I have seen some information on hormonal/immunological and adrenaline affects on a fetus/baby when it is in utero. The studies ranged from the affects they have on sexual orientation, gender identity and self identity issues. It's hard to explain in a nutshell but basically, if the pregnant woman suffered some severe trauma and produced too much adrenaline the affects on the fetus can range in these directions. New information in the medical world to explain transsexualism, homosexuality, bipolar disorder, etc.
When I was 4 or 5 months pregnant and on Easter Sunday, I had an episode with my NM which left me shaken and my heart raced and for some time until I calmed down. I was so upset I decided right then and there to check myself into therapy for dealing with my NM. I continued to go to therapy until the birth of my daughter. I have to admit that during some therapy sessions, I became upset and exhausted from the realization of my life with my NM. I felt I had to go to therapy for the sake of not wanting to feel the way I did on that Easter Sunday and for the sake of my unborn child. I thought I was doing good by my baby and trying to acquire some tools to handle my NM a little bit better than I was, especially being pregnant and wanting to be healthiest I could be.

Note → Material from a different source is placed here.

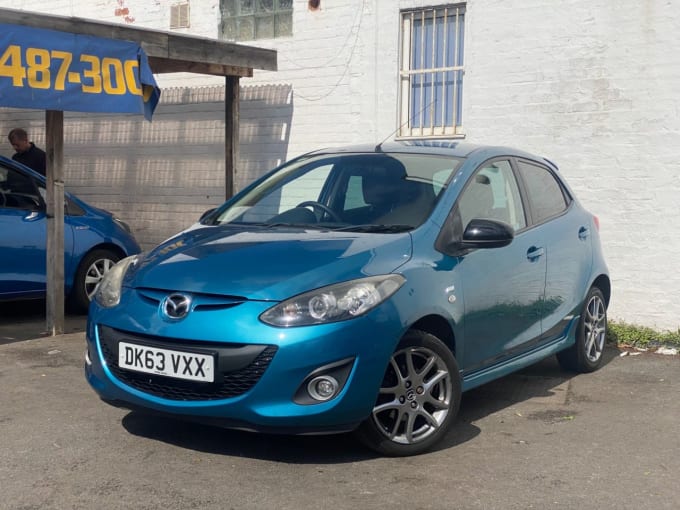 2025 Mazda Mazda2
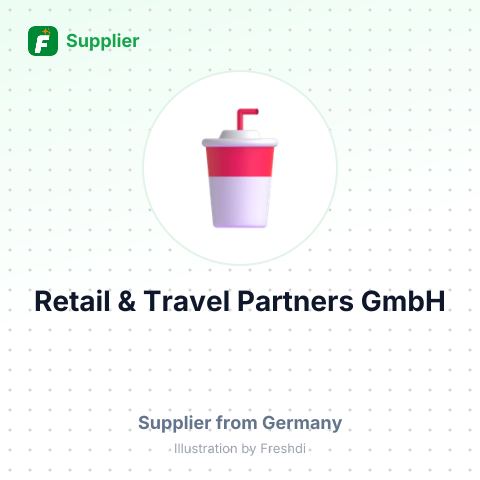 Retail & Travel Partners GmbH – summary card, no photo uploaded yet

But now, I'm thinking that maybe all that therapy and digging up all that dirt and emotions perhaps produced too much adrenaline in my system and my daughter will possibly have some developmental issues, so to speak. Did she suffer from in-utero trauma with my emotions?????
I know this sounds weird and I may be over the top worried, but maybe I did the wrong thing instead of the right thing. Any one have take on this? Or even know what I'm talking about?
These docudrama things always get me all riled up.